Gloria estaba pálida.

– Carlitos no está -dijo.

– Espléndido -dije yo-. Voy a cambiar el agua de las aceitunas y vengo.

Salí de la habitación y comencé a recorrer el pasillo. Al pasar frente a la puerta entreabierta del dormitorio de Tomatis vi que salía una luz por ella y oí patente la voz de Tomatis, pero no escuché lo que decía, porque sonó demasiado débil. Me detuve de golpe, y abrí la puerta. Estaban los dos desnudos sobre la cama, Tomatis y mamá. El vestido amarillo de mamá estaba en el suelo hecho una pelota. Cerré la puerta tan de golpe que el ruido sonó como una explosión. Cuando salí corriendo le di un empujón a Gloria, que había salido de la habitación delantera al pasillo y me miraba, y después salí a la calle. Creo que Gloria me llamó, pero no me detuve. Ni siquiera miré cuando pasé delante de la ventana iluminada.
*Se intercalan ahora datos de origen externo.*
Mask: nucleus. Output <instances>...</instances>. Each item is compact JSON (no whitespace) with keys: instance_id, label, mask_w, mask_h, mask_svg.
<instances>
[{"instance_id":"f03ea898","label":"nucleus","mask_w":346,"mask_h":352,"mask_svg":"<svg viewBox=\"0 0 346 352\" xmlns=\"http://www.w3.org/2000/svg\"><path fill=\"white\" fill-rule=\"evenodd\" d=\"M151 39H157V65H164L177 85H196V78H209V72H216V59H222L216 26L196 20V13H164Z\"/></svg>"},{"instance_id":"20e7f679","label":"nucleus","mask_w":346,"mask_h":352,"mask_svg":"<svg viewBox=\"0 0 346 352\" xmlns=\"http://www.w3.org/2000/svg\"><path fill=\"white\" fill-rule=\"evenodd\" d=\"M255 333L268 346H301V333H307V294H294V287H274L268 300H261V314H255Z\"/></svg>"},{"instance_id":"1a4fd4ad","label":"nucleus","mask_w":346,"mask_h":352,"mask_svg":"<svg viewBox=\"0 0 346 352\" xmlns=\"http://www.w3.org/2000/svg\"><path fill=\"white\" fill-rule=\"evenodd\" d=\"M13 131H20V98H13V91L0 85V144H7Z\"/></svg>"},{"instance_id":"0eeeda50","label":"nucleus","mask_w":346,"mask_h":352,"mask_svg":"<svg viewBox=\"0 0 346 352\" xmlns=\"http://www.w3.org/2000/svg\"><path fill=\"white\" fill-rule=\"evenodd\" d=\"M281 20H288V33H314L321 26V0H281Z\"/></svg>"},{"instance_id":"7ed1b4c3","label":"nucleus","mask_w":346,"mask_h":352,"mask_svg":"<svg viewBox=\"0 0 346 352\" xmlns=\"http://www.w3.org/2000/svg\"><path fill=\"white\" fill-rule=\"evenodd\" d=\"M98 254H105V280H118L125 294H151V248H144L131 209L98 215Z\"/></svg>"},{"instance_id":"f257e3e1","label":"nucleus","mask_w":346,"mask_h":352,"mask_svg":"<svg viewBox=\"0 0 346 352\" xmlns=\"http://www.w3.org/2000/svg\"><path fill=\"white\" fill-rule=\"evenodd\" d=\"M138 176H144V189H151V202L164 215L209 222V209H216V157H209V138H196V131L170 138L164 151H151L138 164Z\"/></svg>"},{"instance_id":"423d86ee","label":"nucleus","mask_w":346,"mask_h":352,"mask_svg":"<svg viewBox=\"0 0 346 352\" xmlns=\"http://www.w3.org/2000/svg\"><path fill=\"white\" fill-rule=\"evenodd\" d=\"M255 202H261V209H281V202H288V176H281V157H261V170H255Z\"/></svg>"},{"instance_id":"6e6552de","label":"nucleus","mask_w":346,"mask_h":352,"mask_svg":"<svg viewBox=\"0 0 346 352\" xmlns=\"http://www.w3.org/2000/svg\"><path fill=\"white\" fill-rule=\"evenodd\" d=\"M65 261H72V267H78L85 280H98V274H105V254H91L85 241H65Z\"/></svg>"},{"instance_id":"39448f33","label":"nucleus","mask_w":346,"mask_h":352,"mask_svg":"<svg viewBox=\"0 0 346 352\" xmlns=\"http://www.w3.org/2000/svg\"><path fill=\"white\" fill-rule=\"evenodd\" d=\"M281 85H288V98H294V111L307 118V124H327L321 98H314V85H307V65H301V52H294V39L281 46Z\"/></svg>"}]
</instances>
Las primeras tres cuadras las recorrí a toda velocidad. Después fui aminorando la marcha. A la quinta o sexta cuadra, andaba lo más tranquilo. La ciudad era un cementerio, y salvo las luces débiles de las esquinas, el resto estaba enterrado en la oscuridad. Cuando me puse a cruzar una esquina en diagonal, bajo la luz que dejaba ver las masas blanquecinas de la llovizna suspendidas en el aire, vi venir una figura humana en mi dirección. Fue emergiendo lentamente de la oscuridad, y al principio apareció borrosa por la llovizna, pero después fue haciéndose más nítida. Era un hombre joven, vestido con un impermeable que me resultó familiar. Era igual al mío. Venía tan derecho hacia mí que nos detuvimos a medio metro de distancia, exactamente bajo el foco de la esquina. Traté de no mirarle la cara, porque me pareció saber de antemano de quién se trataba. Por fin alcé la cabeza y clavé la mirada en su rostro. Vi mi propio rostro. Era tan idéntico a mí que dudé de estar yo mismo allí, frente a él, rodeando con mi carne y mis huesos el resplandor débil de la mirada que estaba clavando en él. Nunca nuestros círculos se habían mezclado tanto, y comprendí que no había temor de que él estuviese viviendo una vida que a mí me estaba prohibida, una vida más rica y más elevada. Cualquiera hubiese sido su círculo, el espacio a él destinado a través del cual su conciencia pasaba como una luz errabunda y titilante, no difería tanto del mío como para impedirle llegar a un punto en el cual no podía alzar a la llovizna de mayo más que una cara empavorecida, llena de esas cicatrices tempranas que dejan las primeras heridas de la comprensión y la extrañeza.